### YOUR GOAL
List every line of the records that contains the string "region", and note that case counts.
-- BEGIN --
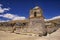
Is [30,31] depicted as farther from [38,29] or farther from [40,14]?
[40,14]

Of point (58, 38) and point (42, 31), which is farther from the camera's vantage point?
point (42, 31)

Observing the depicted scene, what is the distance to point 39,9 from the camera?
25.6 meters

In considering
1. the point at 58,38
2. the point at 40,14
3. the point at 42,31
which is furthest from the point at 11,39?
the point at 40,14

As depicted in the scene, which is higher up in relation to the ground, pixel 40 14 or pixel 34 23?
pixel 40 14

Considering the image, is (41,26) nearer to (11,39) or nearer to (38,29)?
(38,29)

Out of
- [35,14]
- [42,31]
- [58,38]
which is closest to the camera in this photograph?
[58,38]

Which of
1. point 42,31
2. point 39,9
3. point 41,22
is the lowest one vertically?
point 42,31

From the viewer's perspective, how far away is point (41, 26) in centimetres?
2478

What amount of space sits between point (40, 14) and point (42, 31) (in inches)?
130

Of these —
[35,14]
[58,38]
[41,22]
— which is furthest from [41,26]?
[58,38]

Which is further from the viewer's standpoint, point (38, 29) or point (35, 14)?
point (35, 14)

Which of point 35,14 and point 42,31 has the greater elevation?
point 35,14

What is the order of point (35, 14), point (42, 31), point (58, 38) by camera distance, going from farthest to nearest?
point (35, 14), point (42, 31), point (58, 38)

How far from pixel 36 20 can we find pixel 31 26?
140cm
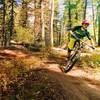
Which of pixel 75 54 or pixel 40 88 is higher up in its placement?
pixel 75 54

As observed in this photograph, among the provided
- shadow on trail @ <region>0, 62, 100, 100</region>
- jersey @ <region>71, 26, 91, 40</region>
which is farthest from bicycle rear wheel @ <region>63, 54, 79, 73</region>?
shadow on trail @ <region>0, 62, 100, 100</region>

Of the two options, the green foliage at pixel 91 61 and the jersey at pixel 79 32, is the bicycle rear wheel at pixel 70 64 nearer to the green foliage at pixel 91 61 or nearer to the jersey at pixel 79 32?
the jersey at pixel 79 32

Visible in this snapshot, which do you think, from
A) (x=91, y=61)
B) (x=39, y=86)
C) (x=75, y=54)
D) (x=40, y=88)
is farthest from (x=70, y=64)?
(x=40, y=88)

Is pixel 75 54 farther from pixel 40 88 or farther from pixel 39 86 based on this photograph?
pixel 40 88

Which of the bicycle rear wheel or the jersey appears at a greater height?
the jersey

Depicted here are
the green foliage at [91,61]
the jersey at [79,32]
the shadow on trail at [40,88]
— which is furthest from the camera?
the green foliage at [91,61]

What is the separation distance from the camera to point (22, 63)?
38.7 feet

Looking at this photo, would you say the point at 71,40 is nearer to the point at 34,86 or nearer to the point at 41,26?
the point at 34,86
-- END --
-- BEGIN --
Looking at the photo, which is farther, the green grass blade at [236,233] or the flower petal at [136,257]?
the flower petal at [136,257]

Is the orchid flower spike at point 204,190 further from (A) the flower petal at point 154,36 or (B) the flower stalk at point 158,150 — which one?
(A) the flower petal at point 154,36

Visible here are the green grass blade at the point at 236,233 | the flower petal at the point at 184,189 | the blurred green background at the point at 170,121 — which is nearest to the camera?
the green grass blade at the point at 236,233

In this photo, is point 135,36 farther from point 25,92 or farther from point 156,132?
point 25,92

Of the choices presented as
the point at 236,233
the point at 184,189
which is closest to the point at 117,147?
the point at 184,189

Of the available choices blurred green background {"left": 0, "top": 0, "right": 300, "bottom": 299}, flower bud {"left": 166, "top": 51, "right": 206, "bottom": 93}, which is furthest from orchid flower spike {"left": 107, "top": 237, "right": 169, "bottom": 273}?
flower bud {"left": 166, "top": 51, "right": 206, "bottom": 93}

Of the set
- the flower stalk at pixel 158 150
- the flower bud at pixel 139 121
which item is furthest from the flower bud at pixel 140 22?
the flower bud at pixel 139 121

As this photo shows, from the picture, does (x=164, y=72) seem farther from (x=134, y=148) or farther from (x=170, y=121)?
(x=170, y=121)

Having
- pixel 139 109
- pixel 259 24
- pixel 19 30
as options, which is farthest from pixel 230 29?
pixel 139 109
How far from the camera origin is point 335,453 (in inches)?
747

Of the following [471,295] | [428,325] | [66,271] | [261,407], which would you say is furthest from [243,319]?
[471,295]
-- END --
### PROBLEM SOLUTION
- shadow on trail @ <region>0, 62, 100, 100</region>
- jersey @ <region>71, 26, 91, 40</region>
which is farthest from bicycle rear wheel @ <region>63, 54, 79, 73</region>?
shadow on trail @ <region>0, 62, 100, 100</region>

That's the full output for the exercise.